Le diagnostic, étape par étape
Commencer par une mesure objective, pas par une impression. Un site qui semble lent peut l’être pour des raisons très différentes selon que le problème vient des images, de l’hébergeur, des extensions ou du thème. Sans chiffre de départ, on ne sait pas où chercher.
Étape 1 : lancer un test PageSpeed Insights
PageSpeed Insights est l’outil gratuit de Google. Il prend l’URL de votre page d’accueil et rend un score sur 100, accompagné de détails techniques. Vous n’avez besoin ni d’installation ni de compte. Lancez le test en mode mobile : c’est la mesure la plus sévère et celle que Google utilise en priorité pour évaluer votre site. Notez le score de performance et le LCP, ce sont les deux chiffres les plus utiles pour la suite.
Étape 2 : comprendre ce que dit le LCP
Le LCP (Largest Contentful Paint) mesure le temps qui s’écoule entre le moment où un visiteur clique sur votre lien et le moment où l’élément principal de votre page s’affiche à l’écran. Ce peut être une image, un bloc de texte ou une bannière. C’est la mesure que Google retient en priorité pour évaluer l’expérience de vos visiteurs.
Sur 49 sites du Béarn et des Landes mesurés le 7 août 2026, le LCP mobile médian est de 9076 ms. Les sites du bâtiment du panel atteignent 10397 ms en médiane (8 sites mesurés), soit la valeur la plus élevée parmi les secteurs publiables. Les Landes et Chalosse font mieux, avec 7277 ms en médiane sur 14 sites. Ces écarts montrent que la lenteur n’est pas une fatalité : elle a des causes identifiables.
Étape 3 : examiner le poids des images
Le poids total médian des pages mesurées atteint 2862 ko sur 49 sites. Les images représentent généralement la part la plus importante de ce poids. Or, seulement 16 des 49 sites mesurés servent au moins une image au format WebP, soit 33 % du panel. Le WebP est un format compressé reconnu par tous les navigateurs modernes, qui réduit sensiblement le poids des fichiers sans perte de qualité visible. Si vos photos sont en JPEG ou PNG sans redimensionnement, c’est souvent là que le problème commence.

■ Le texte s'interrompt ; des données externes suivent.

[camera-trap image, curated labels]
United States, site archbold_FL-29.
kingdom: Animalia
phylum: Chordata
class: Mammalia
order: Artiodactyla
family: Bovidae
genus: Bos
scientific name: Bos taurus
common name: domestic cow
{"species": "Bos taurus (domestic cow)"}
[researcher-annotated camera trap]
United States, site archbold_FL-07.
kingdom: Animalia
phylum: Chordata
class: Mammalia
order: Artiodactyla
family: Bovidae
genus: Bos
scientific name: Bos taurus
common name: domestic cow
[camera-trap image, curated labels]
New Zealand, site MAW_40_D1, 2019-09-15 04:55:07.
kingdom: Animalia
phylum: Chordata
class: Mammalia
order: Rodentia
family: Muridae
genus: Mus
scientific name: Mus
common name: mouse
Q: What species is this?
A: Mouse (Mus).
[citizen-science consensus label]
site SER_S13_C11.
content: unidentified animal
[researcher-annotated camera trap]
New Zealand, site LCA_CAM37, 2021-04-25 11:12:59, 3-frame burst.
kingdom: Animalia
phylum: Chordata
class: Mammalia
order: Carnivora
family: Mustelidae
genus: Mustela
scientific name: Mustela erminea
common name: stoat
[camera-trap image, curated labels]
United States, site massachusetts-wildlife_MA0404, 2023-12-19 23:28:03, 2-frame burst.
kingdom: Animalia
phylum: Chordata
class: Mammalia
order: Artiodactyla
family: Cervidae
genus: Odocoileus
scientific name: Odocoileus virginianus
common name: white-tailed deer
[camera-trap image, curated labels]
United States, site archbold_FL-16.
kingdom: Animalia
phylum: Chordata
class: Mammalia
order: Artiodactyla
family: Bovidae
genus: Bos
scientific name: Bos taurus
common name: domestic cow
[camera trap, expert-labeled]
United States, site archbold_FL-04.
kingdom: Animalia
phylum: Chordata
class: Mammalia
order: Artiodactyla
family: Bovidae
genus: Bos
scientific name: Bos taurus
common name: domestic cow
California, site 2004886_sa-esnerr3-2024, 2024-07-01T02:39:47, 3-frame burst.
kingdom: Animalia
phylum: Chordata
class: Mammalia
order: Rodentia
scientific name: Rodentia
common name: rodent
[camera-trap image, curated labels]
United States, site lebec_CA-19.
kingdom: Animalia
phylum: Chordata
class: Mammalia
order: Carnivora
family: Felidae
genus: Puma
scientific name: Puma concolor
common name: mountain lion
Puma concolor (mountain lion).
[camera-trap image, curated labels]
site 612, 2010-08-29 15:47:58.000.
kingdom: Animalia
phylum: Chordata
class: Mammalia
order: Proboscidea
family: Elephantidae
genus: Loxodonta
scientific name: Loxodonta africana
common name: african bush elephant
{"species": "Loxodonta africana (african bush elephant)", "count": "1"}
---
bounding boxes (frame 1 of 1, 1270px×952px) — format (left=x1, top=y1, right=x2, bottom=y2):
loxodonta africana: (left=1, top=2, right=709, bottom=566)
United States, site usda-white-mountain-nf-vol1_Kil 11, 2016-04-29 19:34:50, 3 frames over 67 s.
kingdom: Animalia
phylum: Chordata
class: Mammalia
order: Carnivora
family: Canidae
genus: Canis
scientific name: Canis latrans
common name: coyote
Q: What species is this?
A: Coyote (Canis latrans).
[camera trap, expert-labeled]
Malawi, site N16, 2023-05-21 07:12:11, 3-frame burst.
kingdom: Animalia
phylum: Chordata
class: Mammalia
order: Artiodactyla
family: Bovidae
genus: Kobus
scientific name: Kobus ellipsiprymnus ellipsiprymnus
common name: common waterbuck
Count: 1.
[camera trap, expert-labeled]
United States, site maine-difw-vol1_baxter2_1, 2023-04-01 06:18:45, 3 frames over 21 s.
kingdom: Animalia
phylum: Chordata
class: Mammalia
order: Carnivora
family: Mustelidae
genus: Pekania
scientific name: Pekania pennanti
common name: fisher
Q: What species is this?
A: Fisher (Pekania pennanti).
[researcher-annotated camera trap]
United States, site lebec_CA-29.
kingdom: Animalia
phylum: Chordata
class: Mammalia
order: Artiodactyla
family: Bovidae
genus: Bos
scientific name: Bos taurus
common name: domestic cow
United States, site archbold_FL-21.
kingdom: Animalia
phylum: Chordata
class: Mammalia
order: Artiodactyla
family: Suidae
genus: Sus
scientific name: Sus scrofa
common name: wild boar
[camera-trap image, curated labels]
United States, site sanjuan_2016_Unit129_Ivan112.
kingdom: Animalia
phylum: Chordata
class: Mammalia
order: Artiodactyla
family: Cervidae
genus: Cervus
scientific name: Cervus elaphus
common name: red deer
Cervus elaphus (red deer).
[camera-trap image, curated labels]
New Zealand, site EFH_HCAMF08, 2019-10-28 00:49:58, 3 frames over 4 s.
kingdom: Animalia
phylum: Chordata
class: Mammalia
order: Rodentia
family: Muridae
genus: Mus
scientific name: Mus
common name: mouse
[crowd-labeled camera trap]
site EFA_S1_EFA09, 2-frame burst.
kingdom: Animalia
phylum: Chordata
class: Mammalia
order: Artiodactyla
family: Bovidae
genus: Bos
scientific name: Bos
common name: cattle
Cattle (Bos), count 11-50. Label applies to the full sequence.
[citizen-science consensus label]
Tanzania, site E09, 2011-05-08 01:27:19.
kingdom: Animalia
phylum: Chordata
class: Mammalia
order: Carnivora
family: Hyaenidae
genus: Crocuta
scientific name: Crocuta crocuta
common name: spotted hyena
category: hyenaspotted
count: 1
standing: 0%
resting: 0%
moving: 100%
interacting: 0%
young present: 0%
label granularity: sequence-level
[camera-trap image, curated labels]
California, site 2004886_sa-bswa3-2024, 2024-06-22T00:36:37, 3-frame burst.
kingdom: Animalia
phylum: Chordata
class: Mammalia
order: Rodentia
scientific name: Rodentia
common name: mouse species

Étape 4 : compter les requêtes réseau
Le nombre médian de requêtes réseau est de 75 sur les 49 sites mesurés. Chaque requête correspond à un fichier que le navigateur du visiteur doit télécharger : une image, un script JavaScript, une feuille de style, une police de caractères, un pixel de tracking. Plus ce nombre est élevé, plus le navigateur attend avant que la page soit complète. Dans PageSpeed Insights, la section “Évitez les ressources qui bloquent le rendu” indique quels fichiers retardent l’affichage initial.
Étape 5 : lister vos extensions actives
Sur WordPress, chaque extension active peut ajouter des requêtes supplémentaires sur chaque page, même si cette extension n’est utile que sur une partie du site. Connectez-vous à votre tableau de bord WordPress, rendez-vous dans “Extensions > Extensions installées” et regardez ce qui est activé. La question n’est pas de tout désactiver, mais de repérer les extensions qui font double emploi, celles installées pour un besoin ponctuel et jamais retirées, et celles qui chargent des scripts sur toutes les pages sans raison.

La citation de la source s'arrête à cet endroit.